In the near term, establishing deterrence is imperative – whether through a ‘GCC-plus’ or ‘GCC-minus’ format, a tighter circle of capable states bolstered by extra-regional partners along the MMM model. Maritime security is the natural first coordination point: a joint Gulf patrol, in the mould of the Malacca Strait Patrol, would signal seriousness without the weight of a mutual defence treaty. Demining the Strait, meanwhile, could draw on the expertise of the Dutch and Belgian navies – veterans of disarming World War-era ordnance – and further afield, Japan.
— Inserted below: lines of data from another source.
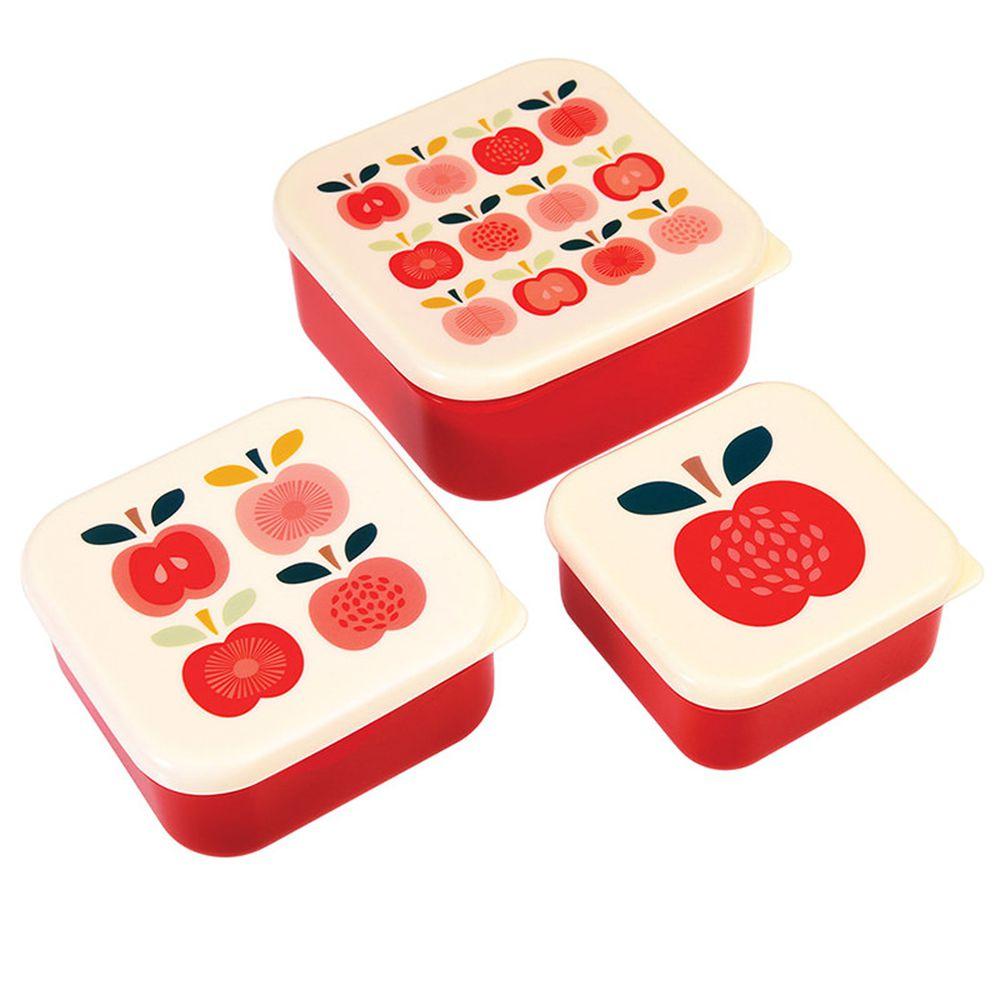 英國 Rex London - 餐盒/零食盒3入組-紅蘋果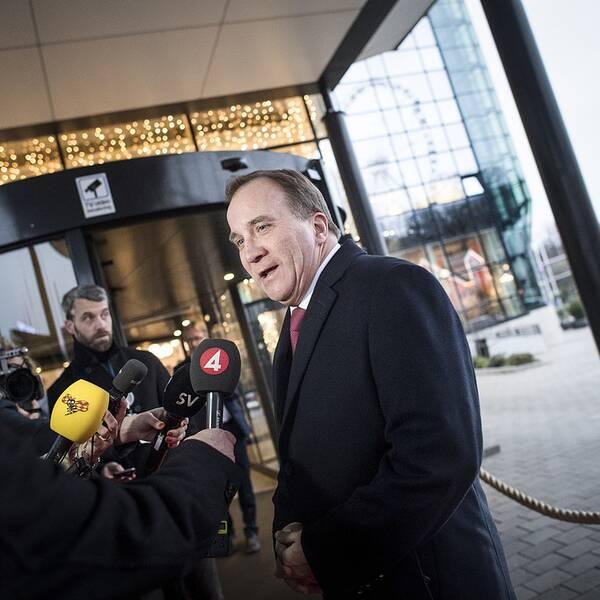 Statsminister Stefan Löfven (S) anländer till Göteborg inför det sociala EU-toppmötet. Foto Björn Larsson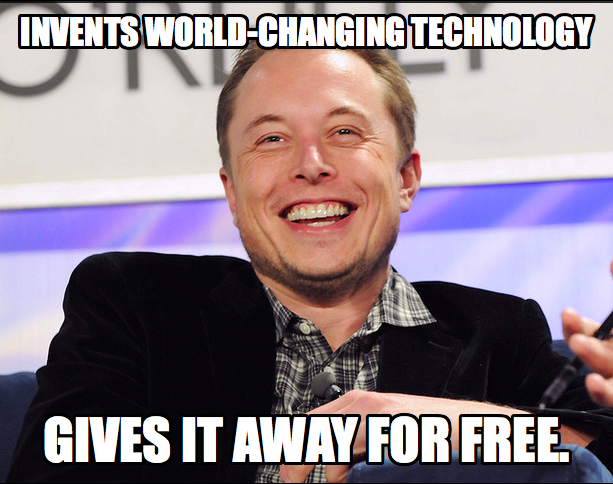 elon-musk-hyperloop-good-guy-elon-musk-meme-chris-tackett.png.662x0_q100_crop-scale.png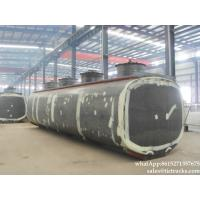 Wholesale SHAC-MAN tanker Truck upper oil tank body WhatsApp:8615271357675 from china suppliers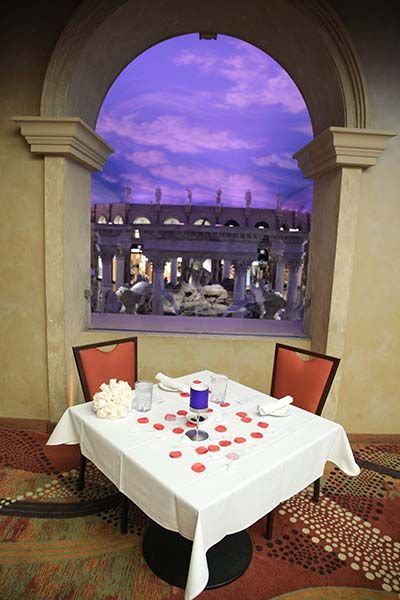 Ceremony With Reception Packages In Las Vegas By Chapel Of The Flowers Affordable Wedding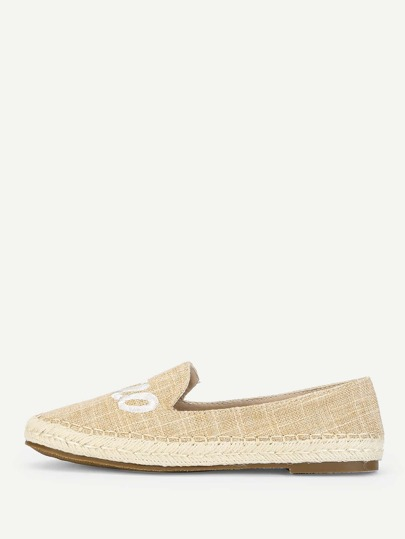 Romwe / Embroidered Letter Espadrille Flats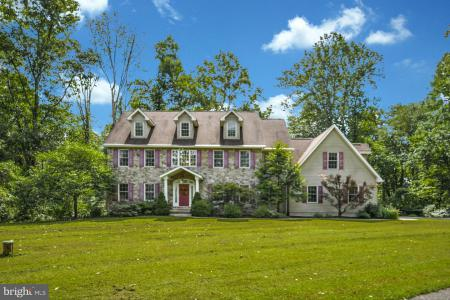 Photo of 286 Pullen Station Road, Quakertown PA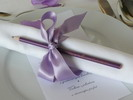 Svatební tužka pro hosty fialová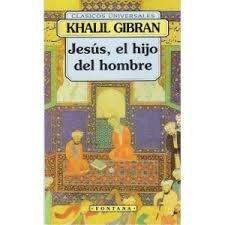 9788476728635: Jesus, El Hijo Del Hombre
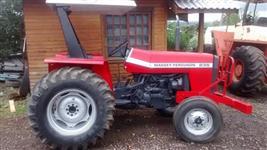 Trator Massey Ferguson 235 4x2 ano 90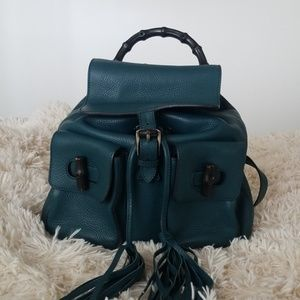 6b59abef2d7278 Gucci · Gucci Bamboo Teal Leather Backpack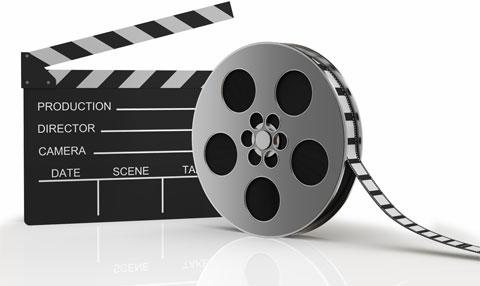 """""""Cinema & Scuola"""", lunedì 5 maggio al Concordia c'è il regista Scimeca"""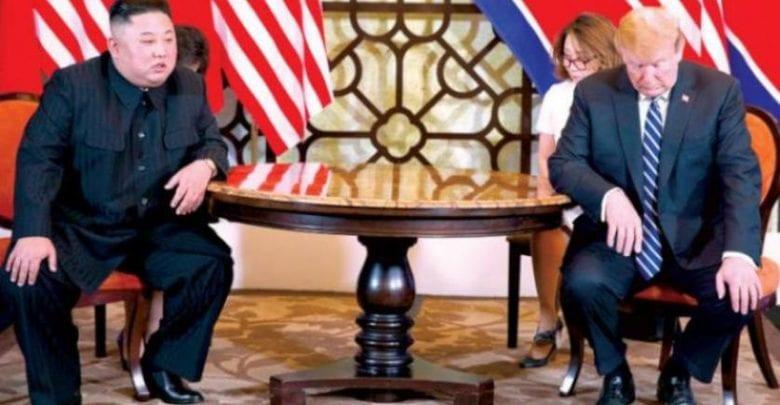 المحادثات النووية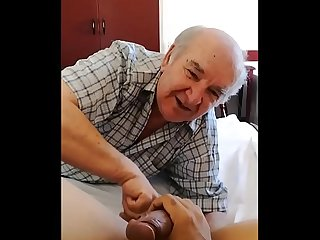 My grandfather sucks my dick and swallows my sperm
With drones now central to low-cost warfare, coordinated air and missile defence would raise the cost of future Iranian strikes. As Kuwait’s Colonel Sabah Al-Sabah put it, “no country defends its airspace alone; it is a coalition problem whether you like it or not”. He proposed agreeing a “release authority” matrix in advance – who may shoot, at what, and on whose order – since a single cruise missile can transit multiple countries before reaching its target.
Only if calm takes root in the next months should an inclusive security architecture be considered. For now, Iran’s increasingly assertive leadership, and doubts over its command structure, argue against it: the domestic censoring of Parliament Speaker Ghalibaf’s interview – reportedly for straying too far into nuclear inspections and the memorandum’s economic provisions – points to close scrutiny by hard-line factions inside the Islamic Revolutionary Guards Corps, which now exerts a greater degree of control over the state than before. If this is indeed the case, it strengthens the case for Gulf-centred deterrence as the more pressing priority, and diplomacy as its corollary.
Clemens Chay is Senior Fellow for Geopolitics at the Observer Research Foundation (ORF) Middle East.